- [SHORT PROBLEM 1]:
According to the Hakkenden review, what is the name of the demon sword that Shino takes possession of through his pact?
- [SHORT PROBLEM 2]:
Summarize the Hakkenden review in two sentences.
- [SHORT PROBLEM 3]:
Copy the Hakkenden review starting at "Fast forward to" and ending after "meshing of styles.", substituting "Royal Church" for "Imperial Church".

- [SUPPLIED PASSAGE]:
======

Hakkenden

Hakkenden: Eight Dogs Of The East Season 1 (Cert 15)

3 Discs DVD/2 Discs Blu-ray (Distributor: MVM) Running time: 334 minutes approx.

When you are creating a manga and you take your inspiration from a legendary epic series that runs for 106 volumes, it is fair to say there is plenty of material to choose from to adapt. Or, if you are Miyuki Abe, you can just borrow the very basic elements of the central premise then make your own story up, as she did with Hakkenden: Eight Dogs Of The East.

A prologue set five years before the main story sees three young people, Shino Inuzuka, Sosuke Inukawa and Hamaji clinging onto life after a plague has wiped out their entire village. A mysterious figure appears and offers them refuge in his church, but only after he gives Shino, the sickest of the trio, a chance to make a pact which will save his life.

Fast forward to the present day and the three kids have grown to be a close family living at the church although the rest of the villagers view them as demons through surviving that deadly plague. Little do they know the truth behind their survival and Shino’s in particular, which is about to be exposed when representatives from the Imperial Church arrive looking for Shino.

It is probably a little spurious to call Abe’s work an adaptation of Kyokutei Bakin’s monstrous tome Nansō Satomi Hakkenden since the only real connecting features are the characters’ names and the dog motif, otherwise everything else is exclusive to Abe. With Bakin’s novel having been written in the early 19th century, one can infer Abe’s intention of introducing younger viewers to it via her updated meshing of styles.

And that is something which defines this anime series and not in a good way. To expand further on Shino’s situation, the pact he made was to take possession of a demon sword called Murasame which can kill anything. Murasame rests in Shino’s right arm but also manifests itself as a talking crow that flies about independently – quite why it needs to be embedded in Shino’s arm remains unanswered.

======

- [GIVEN RECORDS]:
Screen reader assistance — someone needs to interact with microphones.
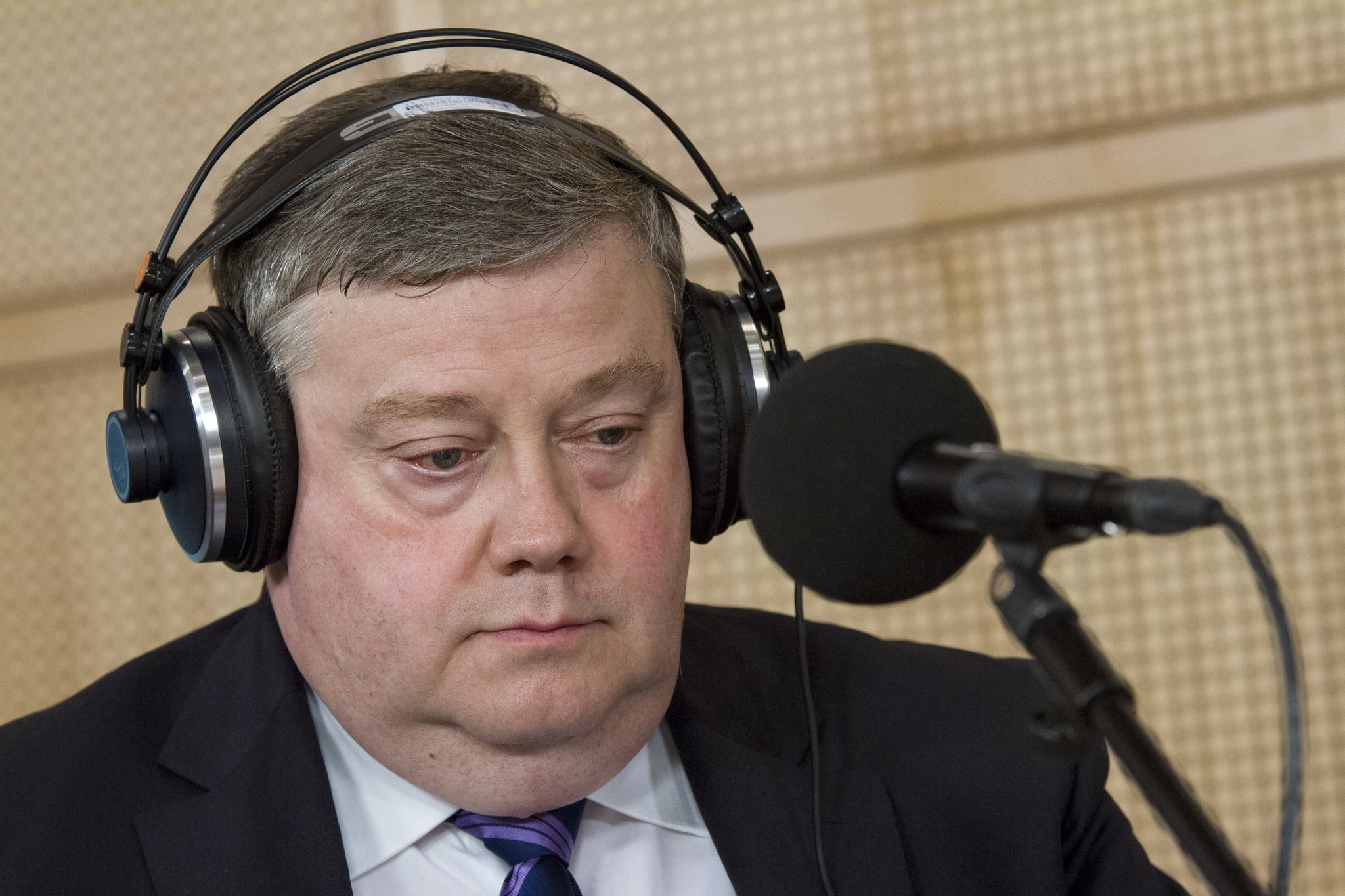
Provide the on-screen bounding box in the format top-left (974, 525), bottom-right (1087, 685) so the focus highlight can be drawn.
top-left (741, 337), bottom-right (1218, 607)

======

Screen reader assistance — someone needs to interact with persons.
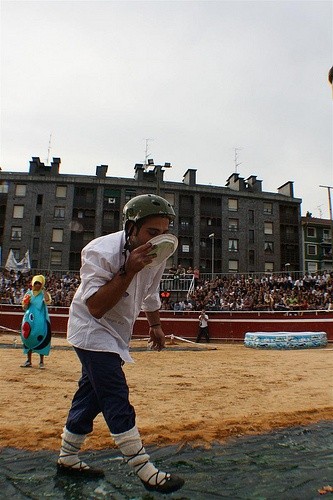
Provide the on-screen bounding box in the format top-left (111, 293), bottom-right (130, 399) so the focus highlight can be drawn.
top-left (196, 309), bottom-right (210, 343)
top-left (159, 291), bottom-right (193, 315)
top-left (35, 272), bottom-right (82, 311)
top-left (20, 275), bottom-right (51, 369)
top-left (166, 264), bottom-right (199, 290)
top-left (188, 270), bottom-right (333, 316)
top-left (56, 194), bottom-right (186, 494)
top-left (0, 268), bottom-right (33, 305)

======

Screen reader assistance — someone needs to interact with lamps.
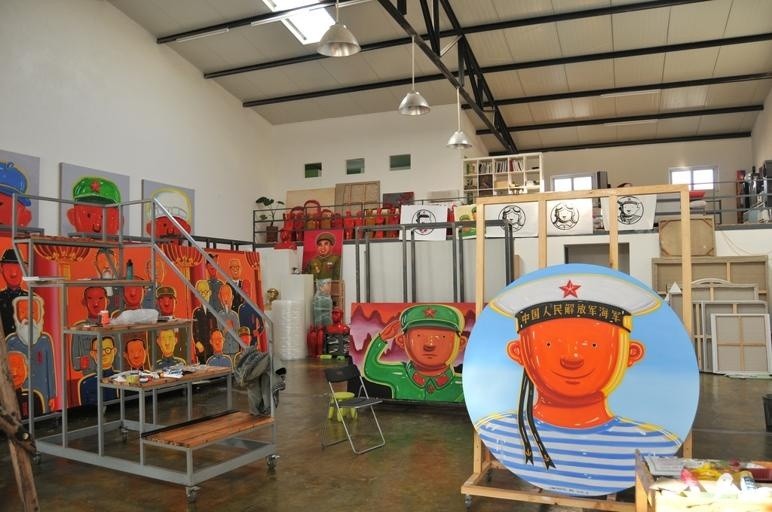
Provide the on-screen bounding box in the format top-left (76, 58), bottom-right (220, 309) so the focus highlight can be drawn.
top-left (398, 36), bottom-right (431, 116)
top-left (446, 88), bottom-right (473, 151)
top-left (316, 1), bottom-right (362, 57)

======

- [OUTPUT 1]:
Murasame

- [OUTPUT 2]:
Hakkenden: Eight Dogs Of The East, drawn from Miyuki Abe's manga, follows Shino, Sosuke and Hamaji, who survived a plague that wiped out their village and now live at a church, until representatives from the Imperial Church arrive looking for Shino. The reviewer says Abe's work shares little with Kyokutei Bakin's Nansō Satomi Hakkenden beyond the characters' names and the dog motif, and questions why the demon sword Murasame, which also appears as a talking crow, needs to rest in Shino's right arm.

- [OUTPUT 3]:
Fast forward to the present day and the three kids have grown to be a close family living at the church although the rest of the villagers view them as demons through surviving that deadly plague. Little do they know the truth behind their survival and Shino’s in particular, which is about to be exposed when representatives from the Royal Church arrive looking for Shino.

It is probably a little spurious to call Abe’s work an adaptation of Kyokutei Bakin’s monstrous tome Nansō Satomi Hakkenden since the only real connecting features are the characters’ names and the dog motif, otherwise everything else is exclusive to Abe. With Bakin’s novel having been written in the early 19th century, one can infer Abe’s intention of introducing younger viewers to it via her updated meshing of styles.